╭──
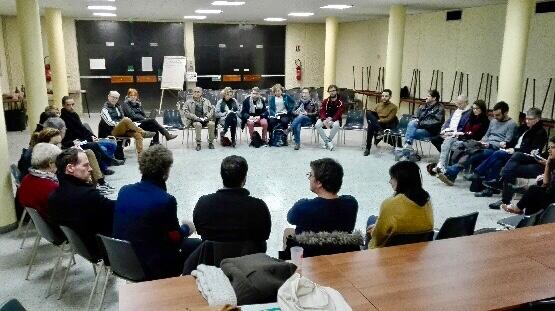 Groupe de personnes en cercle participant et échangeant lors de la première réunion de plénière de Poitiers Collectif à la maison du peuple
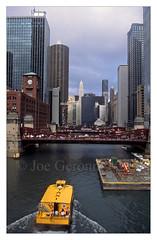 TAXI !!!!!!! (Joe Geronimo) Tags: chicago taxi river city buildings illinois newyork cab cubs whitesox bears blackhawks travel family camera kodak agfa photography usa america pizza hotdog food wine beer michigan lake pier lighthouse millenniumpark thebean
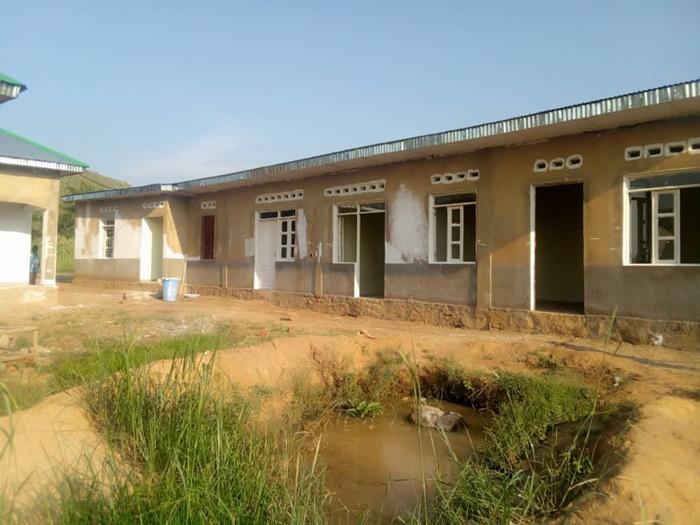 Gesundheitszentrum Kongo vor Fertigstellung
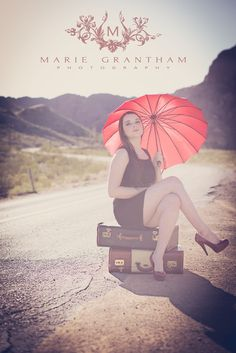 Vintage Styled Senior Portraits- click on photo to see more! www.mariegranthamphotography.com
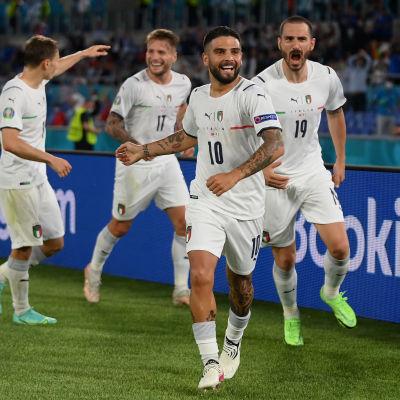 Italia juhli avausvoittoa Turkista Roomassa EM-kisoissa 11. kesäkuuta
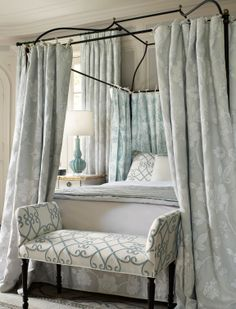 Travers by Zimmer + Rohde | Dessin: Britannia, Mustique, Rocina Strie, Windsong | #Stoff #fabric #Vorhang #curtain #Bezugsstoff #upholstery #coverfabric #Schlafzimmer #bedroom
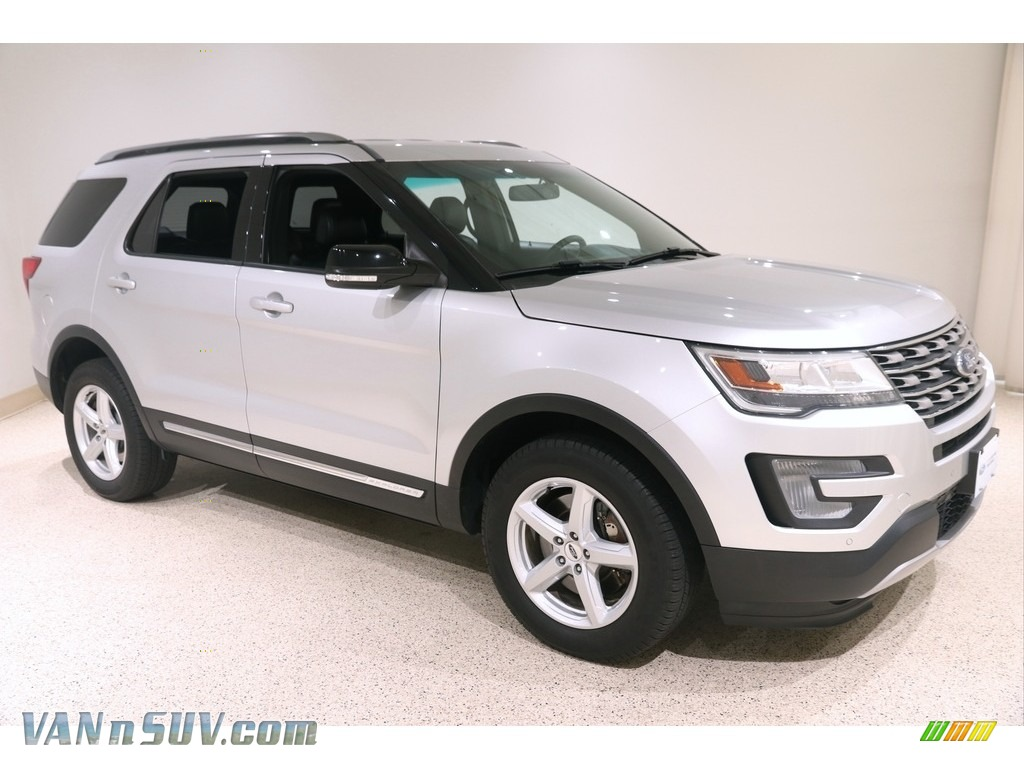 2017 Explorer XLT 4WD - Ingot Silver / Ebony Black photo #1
╰──
╭──
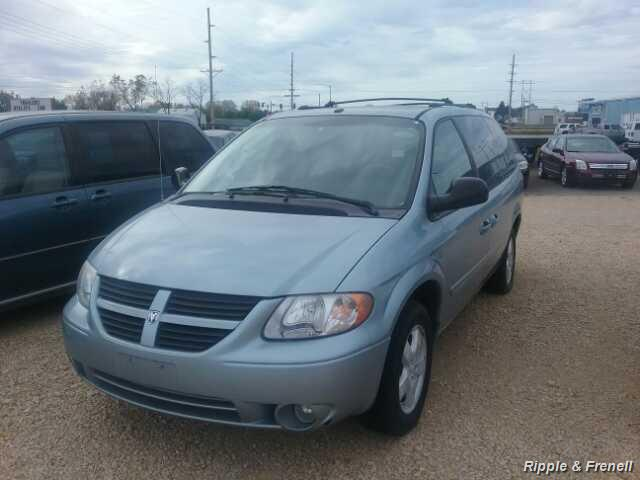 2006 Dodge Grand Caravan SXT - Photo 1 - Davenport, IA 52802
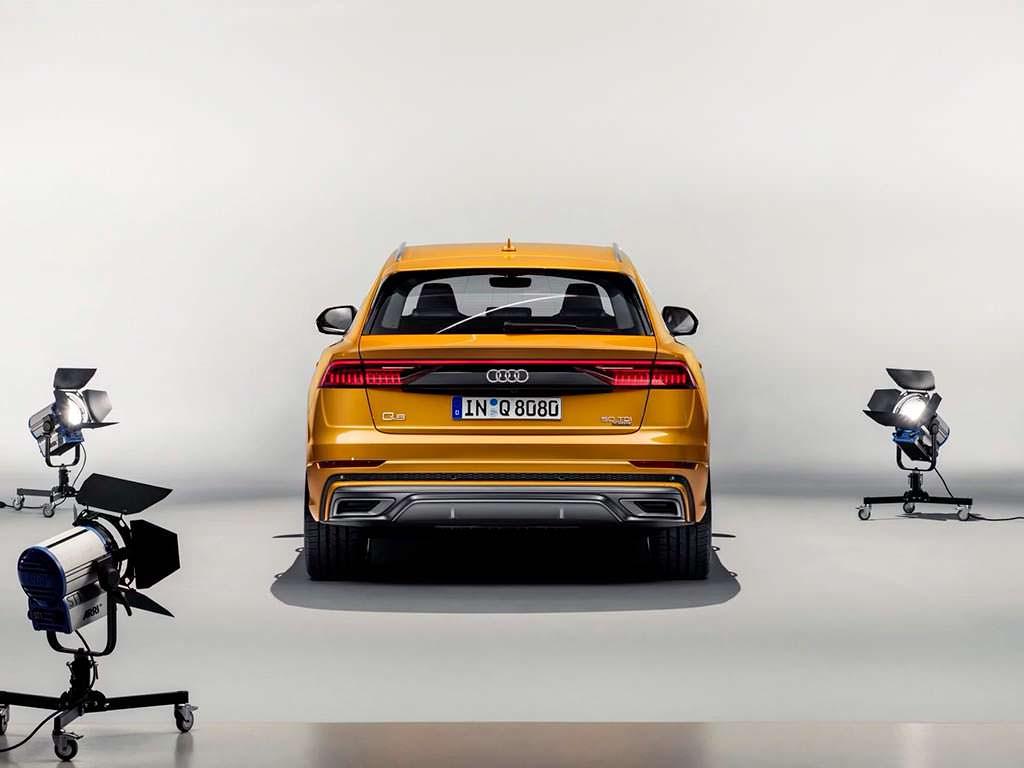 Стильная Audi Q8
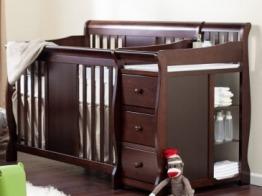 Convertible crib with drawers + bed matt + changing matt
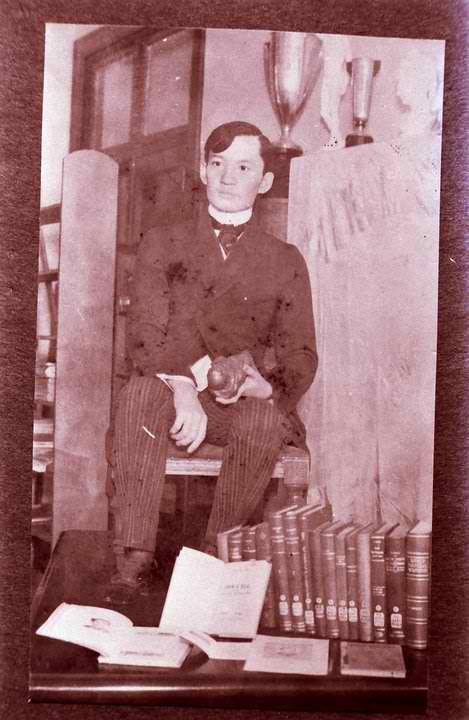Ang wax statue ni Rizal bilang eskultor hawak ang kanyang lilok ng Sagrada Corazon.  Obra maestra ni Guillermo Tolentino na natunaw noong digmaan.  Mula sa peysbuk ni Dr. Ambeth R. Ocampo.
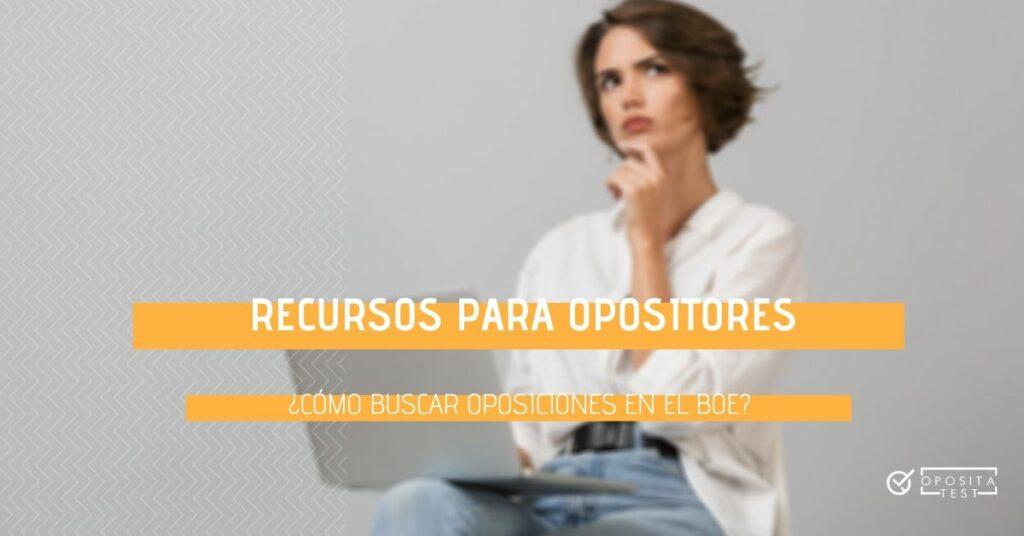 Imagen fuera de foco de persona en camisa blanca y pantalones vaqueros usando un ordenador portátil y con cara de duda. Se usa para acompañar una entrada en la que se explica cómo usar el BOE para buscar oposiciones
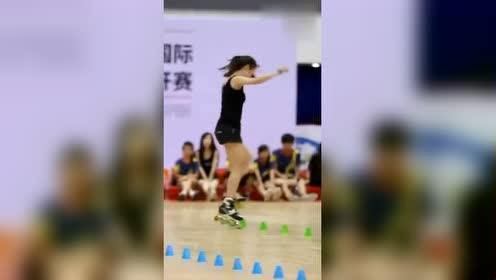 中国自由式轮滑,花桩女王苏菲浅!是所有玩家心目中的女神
╰──
INSTRUCTIONS FOR THE TASK: With the pictures omitted, restate word for word the lines above from the line that has "Groupe de personnes" up to and including the line that has "Italia juhli avausvoittoa", and no other lines.

RESULT:
 Groupe de personnes en cercle participant et échangeant lors de la première réunion de plénière de Poitiers Collectif à la maison du peuple
 TAXI !!!!!!! (Joe Geronimo) Tags: chicago taxi river city buildings illinois newyork cab cubs whitesox bears blackhawks travel family camera kodak agfa photography usa america pizza hotdog food wine beer michigan lake pier lighthouse millenniumpark thebean
 Gesundheitszentrum Kongo vor Fertigstellung
 Vintage Styled Senior Portraits- click on photo to see more! www.mariegranthamphotography.com
 Italia juhli avausvoittoa Turkista Roomassa EM-kisoissa 11. kesäkuuta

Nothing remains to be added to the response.